__Document section__
Gliding Arc Plasma Discharge Conditions on Microbial, Physicochemical, and Sensory Properties of Shrimp ( Litopenaeus vannamei ): In Vivo and In Vitro Studies

The aim of this study was to determine the optimal conditions for gliding arc plasma using a response surface methodology and consider a low total mesophilic aerobic bacteria (TMAB) count, peroxide value (PV), color differences (Δ E ), and appropriate sensory properties of stored Pacific white shrimp (PWS; Litopenaeus vannamei ). A Box–Behnken design was used with three independent variables: argon gas (50–100%), treatment time (2–10 min), and sample distance (3–7 cm). Argon gas and treatment time significantly influenced TMAB, PV, ΔE, and sensory properties of the PWS, while sample distance had less effect. A high concentration (100%) of argon gas in the plasma caused a decrease in TMAB (1.2 CFU/g) compared to low concentrations (50%) of argon gas (5.41 CFU/ml). Also, high concentrations of argon gas cause a decrease in PV and an enhancement in Δ E and in the sensory properties of the shrimp. The results show that the use of 94.15% argon gas for 7.10 min with a sample distance of 6.54 cm provides optional gliding arc plasma conditions of 76.3% desirability. Using these numbers while maintaining desirable properties in stored PWS caused an identical reduction of Escherichia coli , Staphylococcus aureus , Pseudomonas aeruginosa , and Proteus mirabilis under in vitro and in vivo conditions. In optimal conditions, concentrations of H 2 O 2 , nitrate, and nitrite in plasma-activated water (PAW) measured were 0.92 mM, 19.42 μM, and 9.62 μM respectively. Scanning electron microscopy (SEM) analysis demonstrated that optimized plasma can destroy the cells of Escherichia coli , Staphylococcus aureus , Pseudomonas aeruginosa , and Proteus mirabilis bacteria .

__Description of the task__
Answer the following from the abstract on gliding arc plasma treatment of shrimp.
(a) What range of treatment time did the Box–Behnken design cover?
(b) What desirability did the optimal plasma conditions provide?
(c) What nitrite concentration was measured in plasma-activated water under optimal conditions?
The items that follow come from a separate source and are not related to the text above.

__Dataset__
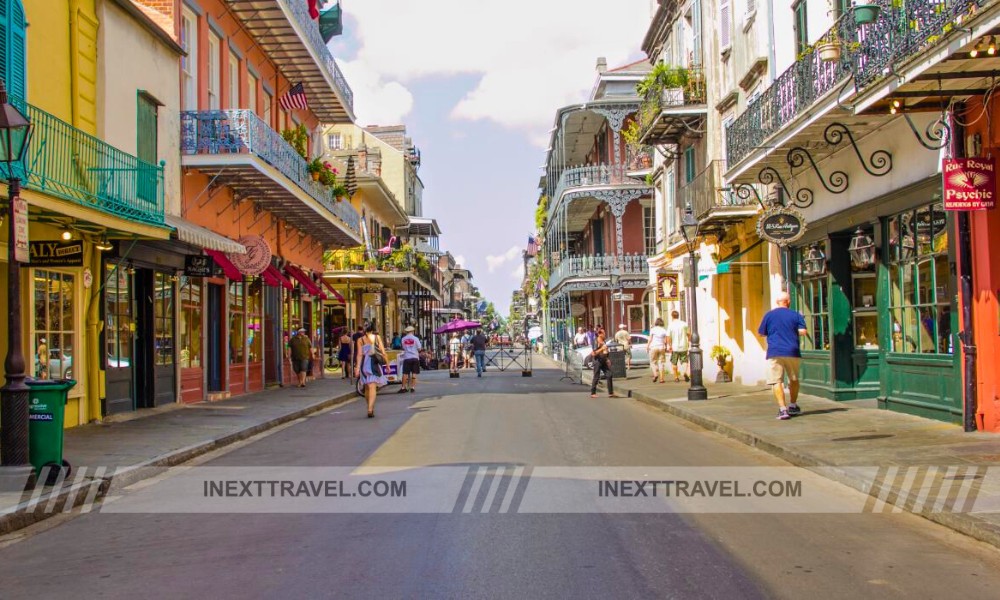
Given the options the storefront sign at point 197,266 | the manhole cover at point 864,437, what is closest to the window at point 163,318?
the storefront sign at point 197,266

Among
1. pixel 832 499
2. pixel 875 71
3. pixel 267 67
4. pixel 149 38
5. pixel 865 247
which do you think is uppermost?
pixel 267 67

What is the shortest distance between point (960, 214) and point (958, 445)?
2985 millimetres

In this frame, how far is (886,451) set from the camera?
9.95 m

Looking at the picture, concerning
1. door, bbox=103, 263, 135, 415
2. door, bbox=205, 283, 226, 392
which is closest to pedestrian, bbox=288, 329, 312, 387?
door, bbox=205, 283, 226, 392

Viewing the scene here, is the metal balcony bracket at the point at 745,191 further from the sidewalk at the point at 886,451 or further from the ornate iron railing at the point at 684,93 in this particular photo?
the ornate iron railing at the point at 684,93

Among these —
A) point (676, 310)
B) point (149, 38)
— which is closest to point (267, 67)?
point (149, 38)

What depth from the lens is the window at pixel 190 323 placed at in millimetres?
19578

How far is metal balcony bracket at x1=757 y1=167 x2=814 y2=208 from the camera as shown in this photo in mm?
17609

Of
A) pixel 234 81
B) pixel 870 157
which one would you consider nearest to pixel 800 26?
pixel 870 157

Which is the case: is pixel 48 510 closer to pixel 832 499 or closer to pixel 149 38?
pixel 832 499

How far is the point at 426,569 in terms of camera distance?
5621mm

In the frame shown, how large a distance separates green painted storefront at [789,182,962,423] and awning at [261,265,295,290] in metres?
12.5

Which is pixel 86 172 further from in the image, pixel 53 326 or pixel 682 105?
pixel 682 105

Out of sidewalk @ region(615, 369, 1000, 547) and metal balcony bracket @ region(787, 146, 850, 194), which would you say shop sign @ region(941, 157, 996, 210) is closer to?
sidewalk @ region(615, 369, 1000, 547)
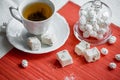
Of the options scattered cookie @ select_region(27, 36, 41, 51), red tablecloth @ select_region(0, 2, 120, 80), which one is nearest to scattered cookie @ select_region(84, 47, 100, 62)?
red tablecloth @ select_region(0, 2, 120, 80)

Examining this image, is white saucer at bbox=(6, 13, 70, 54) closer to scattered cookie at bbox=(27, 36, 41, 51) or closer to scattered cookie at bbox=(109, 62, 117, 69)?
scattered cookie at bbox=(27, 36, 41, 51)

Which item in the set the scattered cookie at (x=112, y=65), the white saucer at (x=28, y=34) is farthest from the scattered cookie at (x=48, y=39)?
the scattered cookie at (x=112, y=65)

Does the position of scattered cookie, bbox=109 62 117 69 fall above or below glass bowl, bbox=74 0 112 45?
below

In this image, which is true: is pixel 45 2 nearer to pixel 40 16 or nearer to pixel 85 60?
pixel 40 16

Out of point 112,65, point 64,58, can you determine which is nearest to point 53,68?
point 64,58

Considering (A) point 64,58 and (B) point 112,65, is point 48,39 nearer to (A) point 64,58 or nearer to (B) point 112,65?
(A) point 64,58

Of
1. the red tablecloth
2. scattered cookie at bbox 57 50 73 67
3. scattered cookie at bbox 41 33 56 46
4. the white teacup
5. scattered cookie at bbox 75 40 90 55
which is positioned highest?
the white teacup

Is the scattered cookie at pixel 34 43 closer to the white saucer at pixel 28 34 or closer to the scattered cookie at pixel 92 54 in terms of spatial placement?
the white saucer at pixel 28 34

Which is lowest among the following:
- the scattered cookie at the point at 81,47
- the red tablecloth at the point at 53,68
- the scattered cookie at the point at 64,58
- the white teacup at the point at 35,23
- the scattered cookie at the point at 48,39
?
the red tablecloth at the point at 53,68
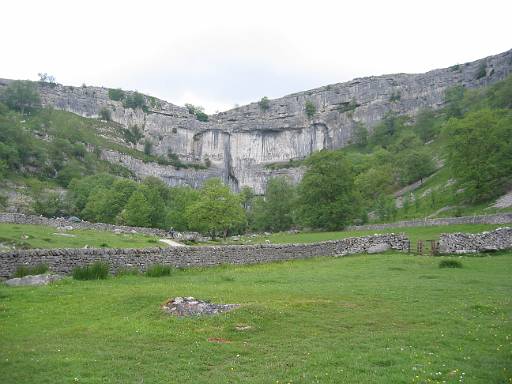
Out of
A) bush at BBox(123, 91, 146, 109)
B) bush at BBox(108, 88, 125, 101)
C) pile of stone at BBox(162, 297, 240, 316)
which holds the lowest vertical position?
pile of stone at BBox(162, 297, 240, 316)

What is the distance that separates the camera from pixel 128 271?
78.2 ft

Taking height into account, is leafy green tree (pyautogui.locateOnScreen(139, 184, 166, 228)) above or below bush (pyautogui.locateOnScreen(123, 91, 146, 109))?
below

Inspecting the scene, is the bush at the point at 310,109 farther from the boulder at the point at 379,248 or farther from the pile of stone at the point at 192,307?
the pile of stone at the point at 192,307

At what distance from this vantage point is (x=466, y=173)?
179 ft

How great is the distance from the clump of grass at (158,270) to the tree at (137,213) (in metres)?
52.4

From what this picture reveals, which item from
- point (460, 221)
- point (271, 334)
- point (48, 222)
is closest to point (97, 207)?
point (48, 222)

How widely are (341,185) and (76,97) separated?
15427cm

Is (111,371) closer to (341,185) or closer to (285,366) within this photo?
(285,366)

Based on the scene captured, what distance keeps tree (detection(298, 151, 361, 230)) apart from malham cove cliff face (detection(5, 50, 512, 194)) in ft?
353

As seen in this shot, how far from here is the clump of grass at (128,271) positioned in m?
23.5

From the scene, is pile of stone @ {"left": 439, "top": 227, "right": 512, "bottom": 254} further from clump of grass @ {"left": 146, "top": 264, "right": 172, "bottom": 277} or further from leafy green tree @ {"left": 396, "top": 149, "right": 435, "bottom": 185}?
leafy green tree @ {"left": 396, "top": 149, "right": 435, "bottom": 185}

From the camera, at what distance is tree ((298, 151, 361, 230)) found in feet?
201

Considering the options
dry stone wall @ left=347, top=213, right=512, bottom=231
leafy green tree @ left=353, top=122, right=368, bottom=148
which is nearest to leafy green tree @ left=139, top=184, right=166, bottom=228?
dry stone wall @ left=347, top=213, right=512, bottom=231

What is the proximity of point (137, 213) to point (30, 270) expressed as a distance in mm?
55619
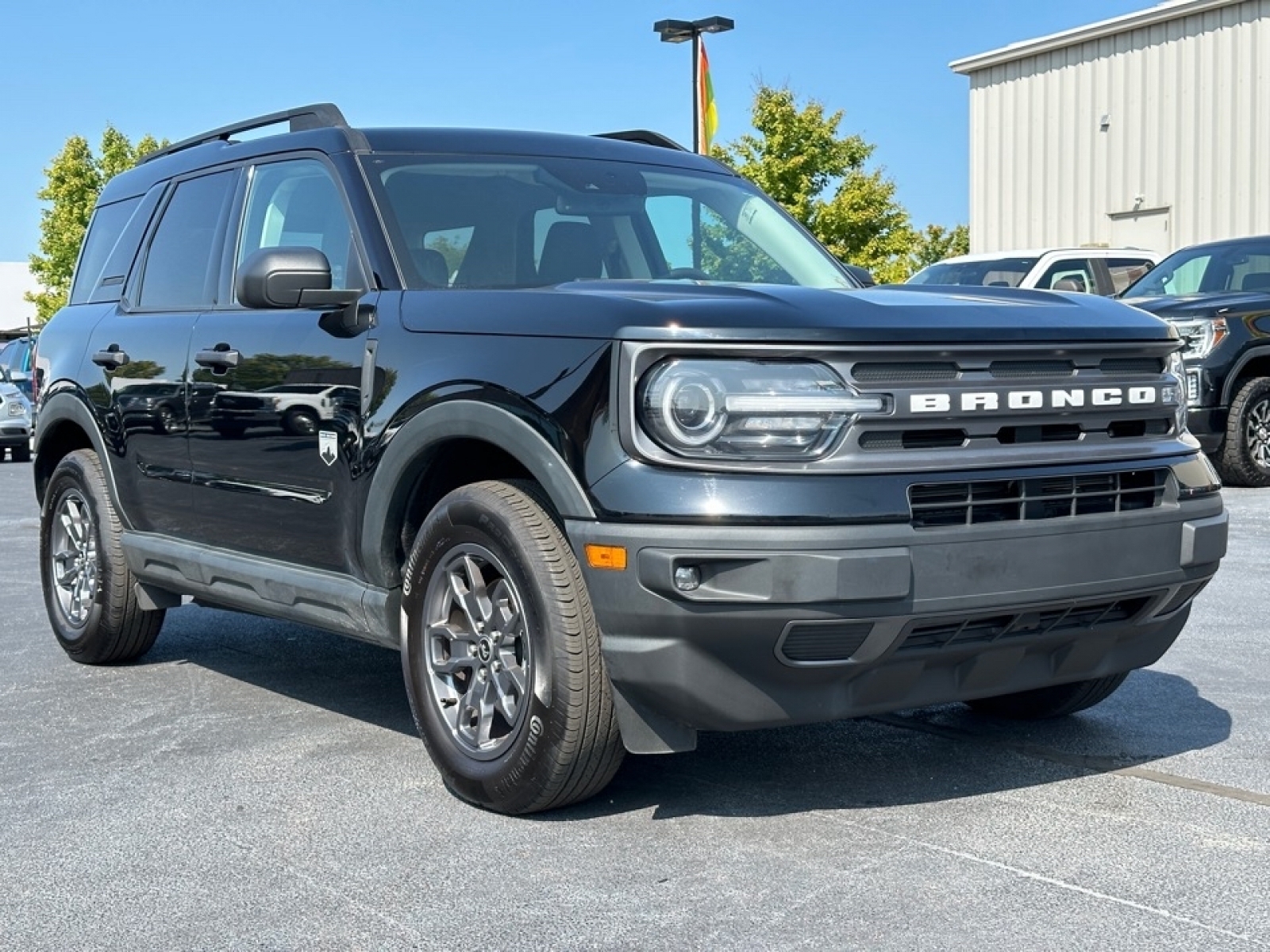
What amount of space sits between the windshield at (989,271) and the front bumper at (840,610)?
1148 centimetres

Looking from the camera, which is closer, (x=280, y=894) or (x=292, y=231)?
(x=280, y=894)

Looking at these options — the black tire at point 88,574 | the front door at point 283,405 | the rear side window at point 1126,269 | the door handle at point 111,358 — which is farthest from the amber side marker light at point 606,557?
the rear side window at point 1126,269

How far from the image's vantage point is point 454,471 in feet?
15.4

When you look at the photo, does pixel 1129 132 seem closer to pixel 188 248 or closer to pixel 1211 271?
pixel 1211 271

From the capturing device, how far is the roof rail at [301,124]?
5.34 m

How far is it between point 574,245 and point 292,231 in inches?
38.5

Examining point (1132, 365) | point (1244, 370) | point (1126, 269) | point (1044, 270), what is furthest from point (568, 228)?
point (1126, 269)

...

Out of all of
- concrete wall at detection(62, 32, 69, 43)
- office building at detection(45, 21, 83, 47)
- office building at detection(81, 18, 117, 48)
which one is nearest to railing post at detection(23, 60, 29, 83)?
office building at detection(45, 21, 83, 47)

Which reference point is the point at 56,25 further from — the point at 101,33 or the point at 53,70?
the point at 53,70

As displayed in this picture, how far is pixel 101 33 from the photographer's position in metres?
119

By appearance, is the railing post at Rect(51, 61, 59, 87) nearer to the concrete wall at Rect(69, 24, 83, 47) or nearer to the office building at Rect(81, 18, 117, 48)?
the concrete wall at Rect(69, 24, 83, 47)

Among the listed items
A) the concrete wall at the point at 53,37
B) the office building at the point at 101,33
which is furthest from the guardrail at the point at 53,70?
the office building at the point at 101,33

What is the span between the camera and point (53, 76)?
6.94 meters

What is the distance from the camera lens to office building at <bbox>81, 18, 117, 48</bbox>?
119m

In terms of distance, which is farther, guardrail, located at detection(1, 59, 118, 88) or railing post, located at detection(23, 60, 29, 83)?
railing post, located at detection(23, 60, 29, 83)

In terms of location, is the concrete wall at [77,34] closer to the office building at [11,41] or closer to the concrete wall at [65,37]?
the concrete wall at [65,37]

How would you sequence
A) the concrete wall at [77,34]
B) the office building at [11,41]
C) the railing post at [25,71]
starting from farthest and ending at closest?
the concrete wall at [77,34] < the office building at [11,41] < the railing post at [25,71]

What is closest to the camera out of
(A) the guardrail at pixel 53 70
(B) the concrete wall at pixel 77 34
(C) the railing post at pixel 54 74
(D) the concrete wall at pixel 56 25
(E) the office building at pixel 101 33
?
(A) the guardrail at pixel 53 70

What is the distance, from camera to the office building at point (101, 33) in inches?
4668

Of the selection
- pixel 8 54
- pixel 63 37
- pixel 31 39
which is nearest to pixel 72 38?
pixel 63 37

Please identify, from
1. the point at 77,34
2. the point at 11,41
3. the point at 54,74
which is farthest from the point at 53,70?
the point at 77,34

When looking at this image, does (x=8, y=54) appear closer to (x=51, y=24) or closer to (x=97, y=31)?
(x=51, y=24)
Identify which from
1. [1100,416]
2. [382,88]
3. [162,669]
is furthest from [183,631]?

__Exercise answer__
(a) 2–10 min
(b) 76.3%
(c) 9.62 μM